An unprecedented 20.5 million jobs were destroyed in April in the world’s largest economy, driving the unemployment rate to 14.7 per cent compared to 4.4 per cent in March, the Labor Department said in its monthly report, the first to capture the impact of a full month of the lockdowns.



The United States is home to the world’s largest and deadliest coronavirus outbreak, with more than 75,000 fatalities and 1.2 million cases reported as of Thursday, according to Johns Hopkins University.

The economic damage has been swift and stunning.

In the two years of the global financial crisis, the world’s largest economy lost 8.6 million jobs and the unemployment rate peaked at 10 per cent in October 2009. During the recovery, from February 2010 to February 2020, 23 million positions were created.
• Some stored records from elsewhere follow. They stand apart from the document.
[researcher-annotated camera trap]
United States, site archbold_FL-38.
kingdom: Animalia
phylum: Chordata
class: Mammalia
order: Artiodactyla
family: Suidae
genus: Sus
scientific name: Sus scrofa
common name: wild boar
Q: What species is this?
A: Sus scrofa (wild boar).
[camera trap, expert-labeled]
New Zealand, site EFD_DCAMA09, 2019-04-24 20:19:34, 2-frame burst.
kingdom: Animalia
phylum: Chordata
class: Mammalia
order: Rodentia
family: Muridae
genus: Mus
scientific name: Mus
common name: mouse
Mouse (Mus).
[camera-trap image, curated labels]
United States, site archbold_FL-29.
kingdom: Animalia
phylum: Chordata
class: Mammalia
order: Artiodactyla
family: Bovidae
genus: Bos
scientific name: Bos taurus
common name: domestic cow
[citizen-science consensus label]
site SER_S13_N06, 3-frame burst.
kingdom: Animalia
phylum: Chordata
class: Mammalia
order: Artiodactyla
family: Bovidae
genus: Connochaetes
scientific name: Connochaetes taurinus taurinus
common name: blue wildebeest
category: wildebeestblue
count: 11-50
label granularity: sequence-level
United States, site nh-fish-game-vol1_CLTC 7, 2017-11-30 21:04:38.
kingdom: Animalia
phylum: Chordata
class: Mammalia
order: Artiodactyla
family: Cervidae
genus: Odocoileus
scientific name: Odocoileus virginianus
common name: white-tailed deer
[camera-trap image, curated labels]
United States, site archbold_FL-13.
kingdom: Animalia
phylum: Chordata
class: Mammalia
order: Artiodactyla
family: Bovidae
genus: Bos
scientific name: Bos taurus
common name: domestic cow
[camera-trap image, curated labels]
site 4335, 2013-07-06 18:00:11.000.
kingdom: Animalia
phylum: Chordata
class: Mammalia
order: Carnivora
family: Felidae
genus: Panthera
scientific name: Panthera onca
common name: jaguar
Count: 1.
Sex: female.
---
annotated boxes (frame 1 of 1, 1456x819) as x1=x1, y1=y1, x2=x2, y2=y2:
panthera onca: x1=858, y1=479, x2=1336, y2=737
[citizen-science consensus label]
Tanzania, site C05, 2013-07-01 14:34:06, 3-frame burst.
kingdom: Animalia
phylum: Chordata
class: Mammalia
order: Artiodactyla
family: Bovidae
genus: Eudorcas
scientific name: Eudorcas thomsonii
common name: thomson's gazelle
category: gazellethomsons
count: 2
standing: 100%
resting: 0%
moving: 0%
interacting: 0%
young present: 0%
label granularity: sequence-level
The plunge in nonfarm payroll employment last month was the largest ever recorded dating back to 1939, while the jobless rate saw its highest and biggest increase dating back to 1948, the report said.

And job losses in March were worse than initially reported, falling 870,000 even though the business closures happened mostly in the second half of the month.

Employment fell sharply in all major industry sectors. Leisure and hospitality was the first sector hit and the one bearing the brunt of the impact of the lockdowns, and posted a loss of 7.7 million jobs.

However, the Labor Department noted that some workers were misclassified in the report as employed when they should have been counted as laid off. Had they been listed properly, the unemployment rate would have been nearly five percentage points higher.